Do I need to contribute via Roth if I earned over the limit at my prior employer last year?

No, only compensation from your current employer (the same employer offering the retirement plan) is considered for this requirement.

Will my payroll company be making these changes automatically?

This will vary by payroll provider. We recommend reaching out to your payroll company to better understand their practices.

Can we correct this via payroll if we caught the issue in the current year?

Yes, the “W-2 method” can be used to correct this. Therefore, you can make the corrections via your payroll system and instruct us to facilitate moving the funds from traditional contributions (pre-tax) to Roth contributions (post-tax) to match the payroll system.

If correcting via in-plan roth conversion, what year is it taxable?

In-plan Roth conversions are taxable in the year in which the conversion occurs, not the year in which the Roth catch up failure occurred.

Do we have to use the same correction method for all participants?

No, the final regulations allow for separate methods to be used so long as they are applied the same for all similarly situated participants. In practice, this means you can correct errors found within the year by using the W-2 method, but still correct errors found after the plan year by using the in plan Roth conversion method.

What if my plan does not offer a Roth contribution option?

Participants who would otherwise be required to contribute their catch up on a Roth basis, simply will not be allowed to contribute catch up at all.

What happens if we fail compliance testing and pre-tax contributions need to be converted to catch up in order to pass?

If pre-tax contributions are recharacterized as catchup to satisfy testing and the applicable recharacterized catchup must be Roth, then the catch up must be converted to Roth.

Do we need to follow this rule in 2026 since final guidance isn't effective until 1/1/27?

Yes, “good faith compliance” is required for 2026.

Can my employees make a separate election specifically for their catch-up contributions?

Our system does not differentiate regular deferrals from catch-up, so once the deferral limit is reached via pre-tax, they must change to Roth.

Where can I track my employees’ year to date pre-tax and Roth contributions?

Plan sponsors can run a “Participant contributions (individual)” report in their plan sponsor dashboard. 

Participants can see their YTD contributions on their contribution page >> “View details”. It will show a breakdown of YTD contributions by source AND projected contributions.

Plan sponsors can use the Participant Contributions (individual) report and sum up the source for each participant age 50+.

Will our plan be “deeming” the applicable catch-up contributions as Roth?

Yes, if a participant is required to make their catch up contributions via Roth dollars but does not make an election, they will be deemed to have made an irrevocable Roth catch up election to facilitate correction.

What if an employee earns wages with multiple companies in a control group?

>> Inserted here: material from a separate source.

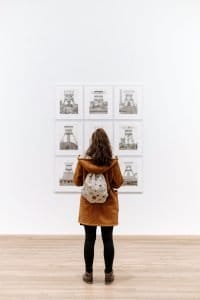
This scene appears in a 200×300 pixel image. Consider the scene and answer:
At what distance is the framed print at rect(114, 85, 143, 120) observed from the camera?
509 centimetres

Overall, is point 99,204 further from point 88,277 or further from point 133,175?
point 133,175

Only wages from the current employer are counted. Wages will not be aggregated from other entities within the control group.

What if the owner only earns self employment income? 

Only FICA wages are subject to this rule. If you have self employment income that is not subject to FICA, then the new regulation will not apply to you. 

How can I tell which income is subject to FICA?

The amount subject to FICA will be found on your W-2 in Box 3.

What are the consequences if the deadline is missed? Are there any penalties?

The plan could be considered out of compliance and might jeopardize its tax-qualified status. We recommend fixing the error as soon as administratively possible.

What happens when a participant takes their money before it is being corrected? 

If it's rolled over to another institution, a letter should be sent informing them of the correction needed. The new institution should implement the correction and issue a 1099-R.